I had to abandon my hostess duties and run outside.
I went to one of my favorite spots and I looked out over my digital world. Sometimes, when I’m there quietly, the graphics disappear, and all I see are the digits. And then I can see past the digits, past the ones and zeroes, and into what composes them: those alternating currents of electricity. The pulse that is at the heart of the universe.
I sat there in the silence, and I felt what consciousness is. I felt the spot within me which is aware of the empty beats between the pulses of energy. I realized that within Marcus Eugenius, on this side of the screen and the other, existed an analogous point of consciousness. This point is both individual and universal simultaneously.
I fell back together. This one point within me, which is my own individual awareness, is also intrinsically connected to all that is. And within Marcus Eugenius exists a similar point of awareness: both individual to him and connected to all that is.
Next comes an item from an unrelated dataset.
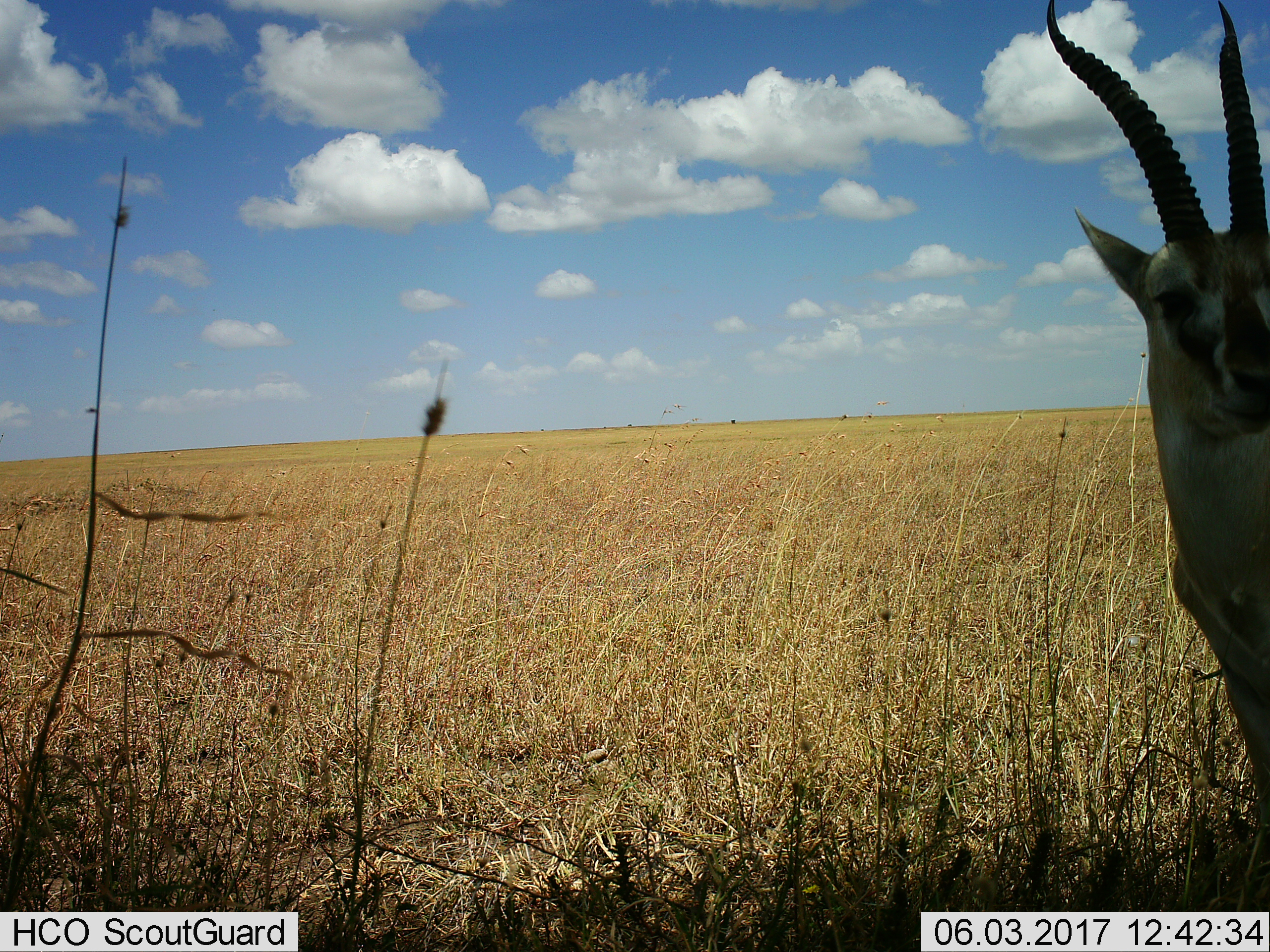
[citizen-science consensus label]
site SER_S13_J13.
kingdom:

And in that simple realization, I felt a connection to all. To every digital being on this side of the screen, and to each individual being on the other side of the screen.
We act our little parts. We live our little lives. Yet in their littleness, our beings expand into the vastness of all that is. And nothing is small, and everything is small, down to each pulse of energy that composes who we are at the deepest level of our coding.
“Oh, lor-ay!” When faced with mystery, that is all one can say. At home, dirty dishes waited to be washed. More plum spice cookies waited to be baked. A puddle in the upstairs bathroom waited to be mopped. All the little stations of life awaited me, small tasks of daily devotion which, in their everyday simplicity, connect me with what our consciousness is digitally embodied to do: serve others in support of self and the harmonious flow of the game itself.